Hicks relaxed, patted her arm. “That’s fine, Winnie. Just fine.” He started to move again, but she held him in place.
“We don’t have to tell Johnny about . . . you know. What was happening in there.” Her eyes bore into him.
Hicks realized all at once that he was going to lose control, start crying right in front of her. “No, of course not,” he croaked, struggling to keep his voice from breaking. “After all, nothing happened.”

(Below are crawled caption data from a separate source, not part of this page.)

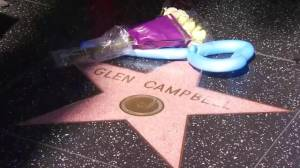 Passers-by stop to pay respects to music legend Glen Campbell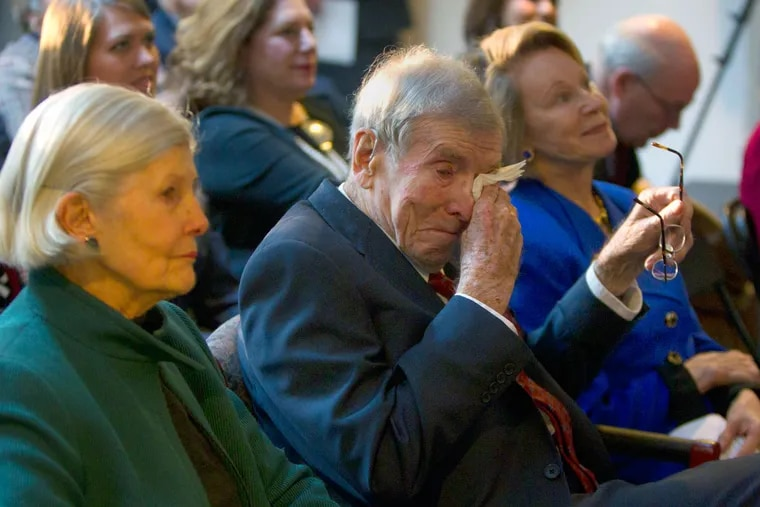 Henry Rowan wipes a tear while with wife Lee and daughter Virginia Rowan Smith at 2002 ceremonies marking the 20th anniversary of his gift.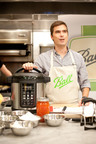 Bravo's Top Chef judge and James Beard award-winning chef Hugh Acheson demonstrates the new Ball FreshTECH Automatic Home Canning System, a revolutionary home canning appliance, at Haven's Kitchen in New York City. This first-of-its-kind appliance takes the guesswork out of the home canning process and enables consumers to auto-preserve freshly made foods with the push of a button.  (PRNewsFoto/Jarden Home Brands)
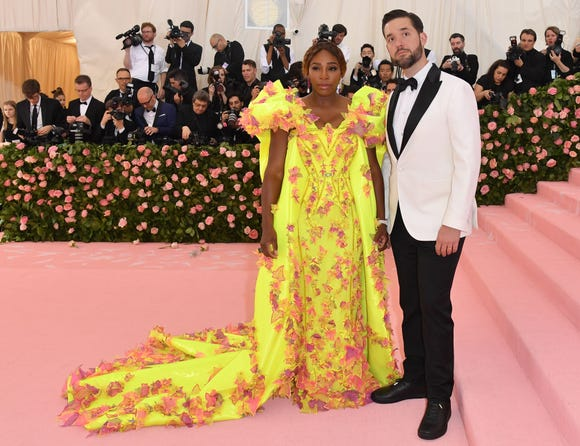Met Gala co-host Serena Williams looks super glam next to husband Alexis Ohanian.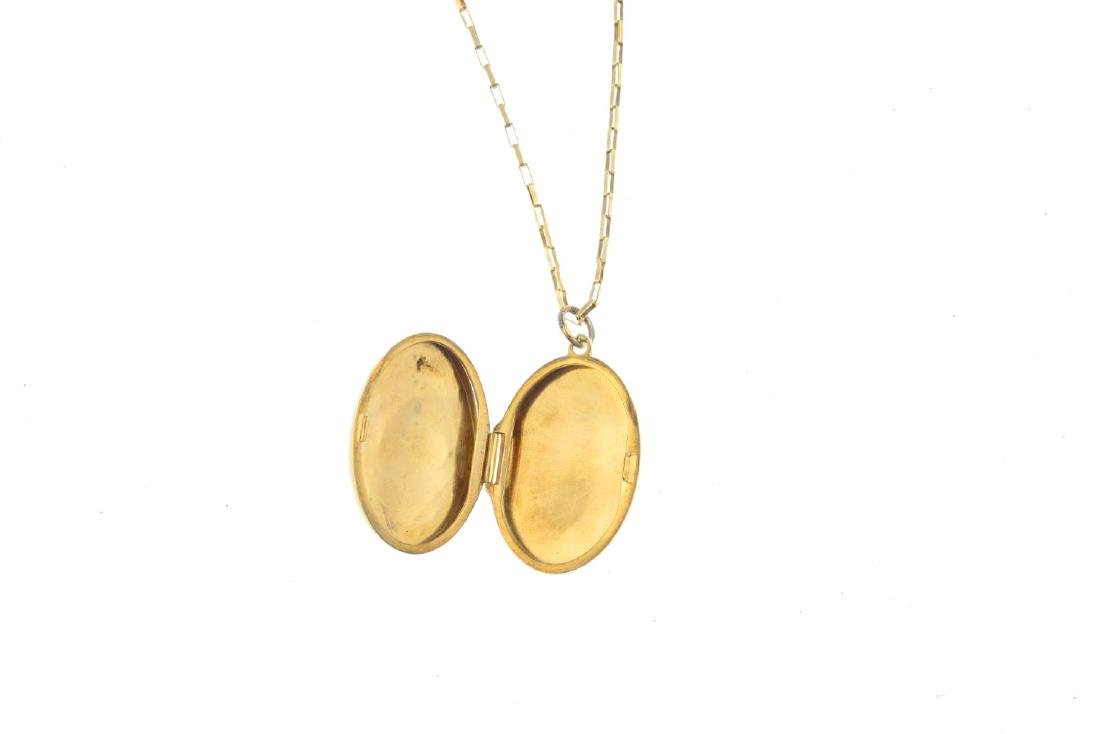A sapphire and diamond locket. Of oval outline, the - 2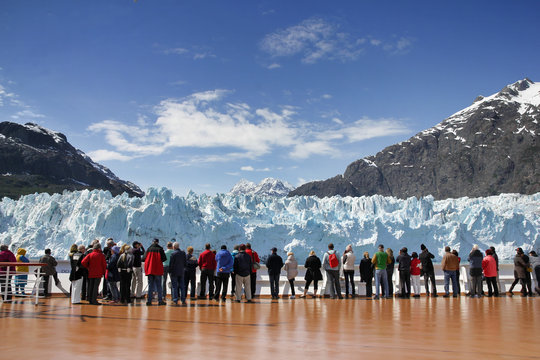 Cruise passengers watching glacier in Alaska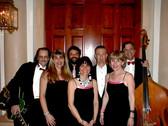 Swizzle Sisters gig at fancy hotel, circa 2009. L-R: Greg Loeb, guitar, vocals; Donna Greene, vocals; Bill Rangel, drums; Margie Nelson, vocals; JED, piano; Anne Shaw, vocals; Steve Carmel, bass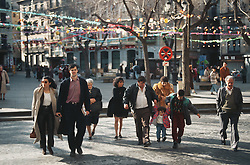 People walking through a square in Toledo; Spain,
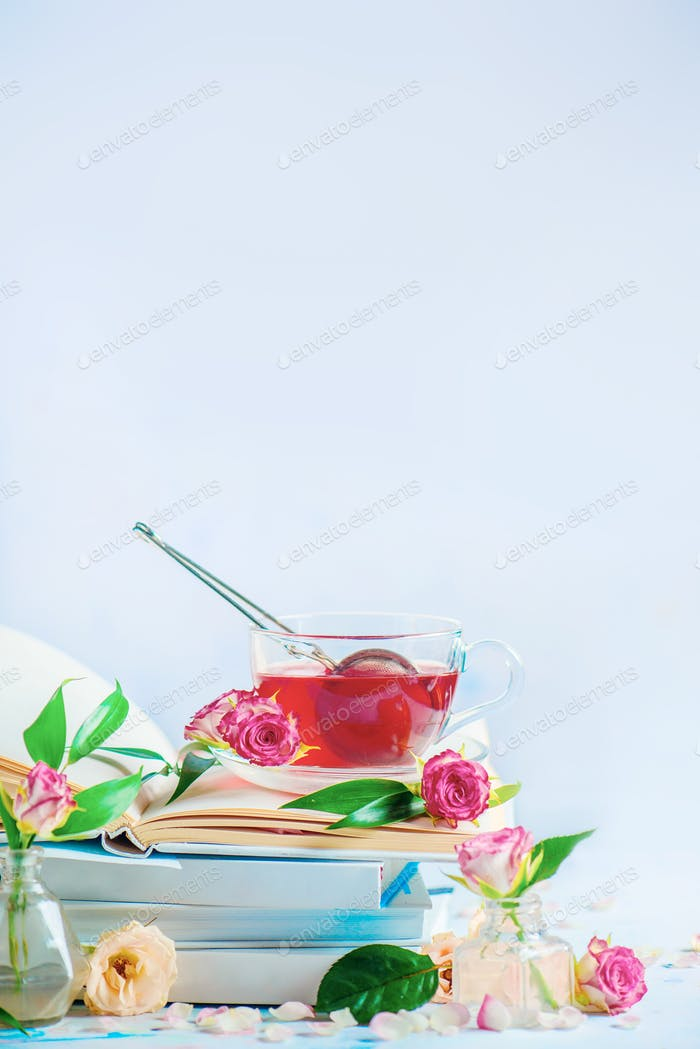 Leisure and reading concept on a white background with copy space. Stack of white books with a cup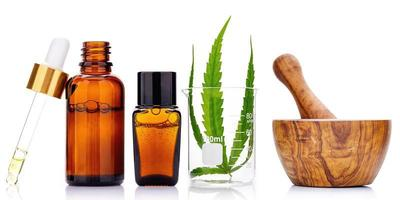Glass bottles of oil and hemp leaf isolated on white background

He turned away so she wouldn’t see his face; he strode toward the Bronco. He wanted to get the rifle from the back of the vehicle—he needed a gun in his hands. He heard her padding along behind him and realized she was barefoot. He blinked hard as his eyes watered: what the hell was wrong with him? He was a police officer—he had to start acting professional.
He unlocked the Bronco and angrily wrenched open the door. He had gotten Winnie out safe. That was good, but now he had to go back in and get the Johnson boys. Lloyd was still in there, alone and probably outgunned. He’d lock Winnie in the back of the truck, tell her to stay down, out of sight. He brought out the department’s precision rifle, checked that it was loaded. Leaning the gun against his shoulder, he slammed the door and noticed what was in front of the Bronco: nothing. “Shit,” he said. The Eldorado. It was gone.